Вечером после мёртвого часа все пошли в красный уголок. А Зайчиков остался в казарме. За окошком моросил скучный дождик. Зайчиков послушал, как за стеной, в красном уголке, заливается баян и гремят новые, ещё не стёртые подковки плясуна Сидорова. Потом он снял с вешалки фуражку и вышел на плац. Здесь было тихо и пусто. Одинокая ворона сидела на препятствии номер два. Зайчиков потрогал мокрые, шершавые, истерзанные каблуками доски. Потом он отошёл подальше, разбежался, подбежал к стенке, подпрыгнул, но не достал до края, а только спугнул ворону. Она насмешливо каркнула и улетела.
Зайчиков снова разбежался и снова подпрыгнул. Ещё немного, кажется ещё чуточку, и он ухватился бы за край. Но доски были скользкие — он сорвался и упал.
Стиснув зубы, Зайчиков снова разбежался. И вдруг, на бегу, он чуть не сбил кого-то с ног. Зайчиков вгляделся и… оторопел. Перед ним стоял низенький, коренастый капитан — дежурный по гарнизону.

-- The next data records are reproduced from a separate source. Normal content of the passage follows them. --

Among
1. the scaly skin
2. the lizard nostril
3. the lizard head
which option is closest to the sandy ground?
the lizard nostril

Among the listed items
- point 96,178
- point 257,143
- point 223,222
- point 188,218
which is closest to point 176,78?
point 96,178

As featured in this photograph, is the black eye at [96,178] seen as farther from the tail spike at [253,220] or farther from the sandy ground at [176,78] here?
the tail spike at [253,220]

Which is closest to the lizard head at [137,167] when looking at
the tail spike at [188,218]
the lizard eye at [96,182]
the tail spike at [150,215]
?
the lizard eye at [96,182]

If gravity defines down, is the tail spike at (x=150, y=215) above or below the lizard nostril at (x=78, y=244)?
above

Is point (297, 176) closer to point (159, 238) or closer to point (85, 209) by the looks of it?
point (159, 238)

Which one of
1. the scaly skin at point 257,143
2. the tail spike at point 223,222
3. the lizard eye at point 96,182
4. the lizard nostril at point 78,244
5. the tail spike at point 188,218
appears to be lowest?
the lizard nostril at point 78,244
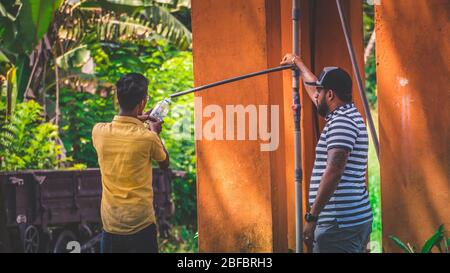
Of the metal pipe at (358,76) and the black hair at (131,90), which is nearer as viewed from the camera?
the black hair at (131,90)

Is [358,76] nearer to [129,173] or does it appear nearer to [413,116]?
[413,116]

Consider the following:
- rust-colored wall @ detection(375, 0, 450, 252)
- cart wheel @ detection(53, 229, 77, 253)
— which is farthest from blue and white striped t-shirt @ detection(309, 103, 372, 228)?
cart wheel @ detection(53, 229, 77, 253)

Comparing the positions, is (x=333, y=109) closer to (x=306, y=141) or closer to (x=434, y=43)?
(x=434, y=43)

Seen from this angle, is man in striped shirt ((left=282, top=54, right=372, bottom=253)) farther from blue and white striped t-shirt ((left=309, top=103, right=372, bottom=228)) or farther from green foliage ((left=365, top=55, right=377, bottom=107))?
green foliage ((left=365, top=55, right=377, bottom=107))

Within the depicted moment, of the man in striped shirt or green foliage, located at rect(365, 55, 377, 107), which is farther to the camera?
green foliage, located at rect(365, 55, 377, 107)

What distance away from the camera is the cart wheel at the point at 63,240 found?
42.6 feet

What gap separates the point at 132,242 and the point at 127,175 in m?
0.41

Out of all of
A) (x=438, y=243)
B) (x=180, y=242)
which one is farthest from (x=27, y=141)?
(x=438, y=243)

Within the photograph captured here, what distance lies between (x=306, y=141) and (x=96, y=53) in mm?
9612

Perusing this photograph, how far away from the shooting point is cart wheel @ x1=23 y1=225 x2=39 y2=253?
40.2 ft

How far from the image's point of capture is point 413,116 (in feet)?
22.7

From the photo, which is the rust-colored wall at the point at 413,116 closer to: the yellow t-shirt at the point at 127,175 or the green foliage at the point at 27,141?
the yellow t-shirt at the point at 127,175

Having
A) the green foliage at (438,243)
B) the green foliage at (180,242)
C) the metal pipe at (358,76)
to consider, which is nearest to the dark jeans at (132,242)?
the green foliage at (438,243)

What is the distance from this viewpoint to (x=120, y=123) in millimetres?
5941
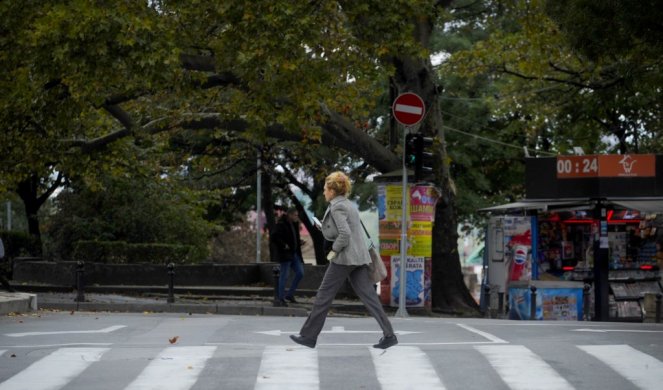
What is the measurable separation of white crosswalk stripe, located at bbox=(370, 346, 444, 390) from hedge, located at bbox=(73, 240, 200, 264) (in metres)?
18.6

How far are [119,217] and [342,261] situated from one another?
69.3 feet

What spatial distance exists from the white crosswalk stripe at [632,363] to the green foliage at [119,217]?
20.7 m

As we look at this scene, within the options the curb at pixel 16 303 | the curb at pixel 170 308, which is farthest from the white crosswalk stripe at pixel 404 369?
the curb at pixel 170 308

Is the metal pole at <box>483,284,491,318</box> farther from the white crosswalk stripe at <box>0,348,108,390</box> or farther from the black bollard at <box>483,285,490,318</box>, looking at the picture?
the white crosswalk stripe at <box>0,348,108,390</box>

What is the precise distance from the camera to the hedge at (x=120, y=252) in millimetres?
30234

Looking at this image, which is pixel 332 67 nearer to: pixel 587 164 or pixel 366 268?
pixel 587 164

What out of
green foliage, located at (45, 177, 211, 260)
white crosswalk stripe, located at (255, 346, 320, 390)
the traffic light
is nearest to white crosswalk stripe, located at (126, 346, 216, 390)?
white crosswalk stripe, located at (255, 346, 320, 390)

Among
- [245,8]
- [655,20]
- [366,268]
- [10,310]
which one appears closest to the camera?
[366,268]

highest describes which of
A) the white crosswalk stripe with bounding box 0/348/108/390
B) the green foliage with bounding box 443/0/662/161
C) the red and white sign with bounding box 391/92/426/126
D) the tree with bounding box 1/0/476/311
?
the green foliage with bounding box 443/0/662/161

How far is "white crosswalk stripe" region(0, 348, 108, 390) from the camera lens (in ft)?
32.0

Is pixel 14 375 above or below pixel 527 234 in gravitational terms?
below

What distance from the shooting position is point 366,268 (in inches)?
474

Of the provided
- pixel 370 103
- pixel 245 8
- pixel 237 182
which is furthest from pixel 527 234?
pixel 237 182

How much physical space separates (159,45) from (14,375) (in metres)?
10.9
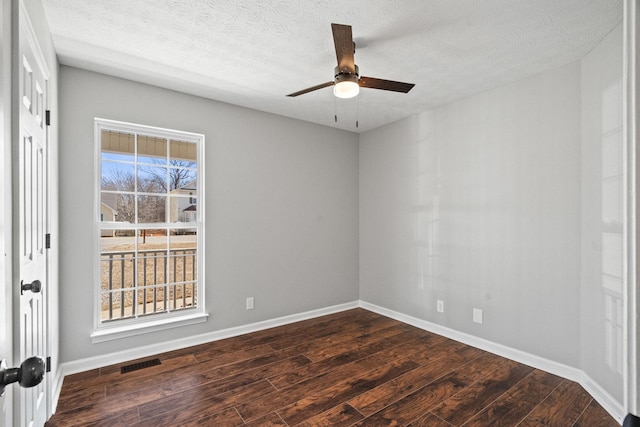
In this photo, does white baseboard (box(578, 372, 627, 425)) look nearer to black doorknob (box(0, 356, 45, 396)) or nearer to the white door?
black doorknob (box(0, 356, 45, 396))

— Товарищ дежурный по гарнизону, — залепетал Зайчиков, вытягиваясь, — пппростите меня… я нечаянно… темновато здесь…
Капитан поднял сбитую при толчке фуражку, надел её на лысую голову и сказал:
— А чем вы здесь, молодой солдат, собственно, занимаетесь в одиночестве?
— Вот… — растерялся Зайчиков, — «русская стенка»… Конечно, рост не дозволяет…
— Рост не дозволяет? — удивился капитан. — А ну, покажите-ка, как вы делаете.
И Зайчиков снова — в который раз! — подбежал к стенке и… беспомощно потоптался около неё.
— Та-ак, — протянул капитан. — Подержите-ка!
Он отдал Зайчикову свою сумку, снял ремень:
— Я как будто не выше вас… Ну-ка, тряхнём стариной!
И не успел ещё Зайчиков сообразить, в чём дело, как низенький, плотный и немолодой уже капитан подбежал к «русской стенке», взвился и легко перемахнул через неё.
Потом он подошёл к Зайчикову и, часто дыша, сказал:
— Понятно, товарищ молодой солдат? Вы, подбегая к стенке, замедляете шаг. Вы боитесь препятствия. А надо наоборот: пускай оно вас боится!
Он туго подпоясался, взял сумку:
— Смирно! Слушать мою команду! Одолеть препятствие номер два, быстро!
И Зайчиков разбежался, но теперь, чем ближе к препятствию, тем сильнее ускорял он свой бег. Он бежал со злостью, с решением победить во что бы то ни стало. Вот он на полном ходу подбежал к «русской стенке», с маху упёрся носком сапога как только мог высоко. И тут наконец-то загадочная сила разбега, которая до сих пор не хотела ему подчиняться, подхватила его, вознесла — и маленький Зайчиков легко ухватился за край, подтянулся, перекинул свои короткие ноги и сделал соскок мягко и полуприседая.
— Ну вот, молодец! — сказал капитан. — Давно бы так!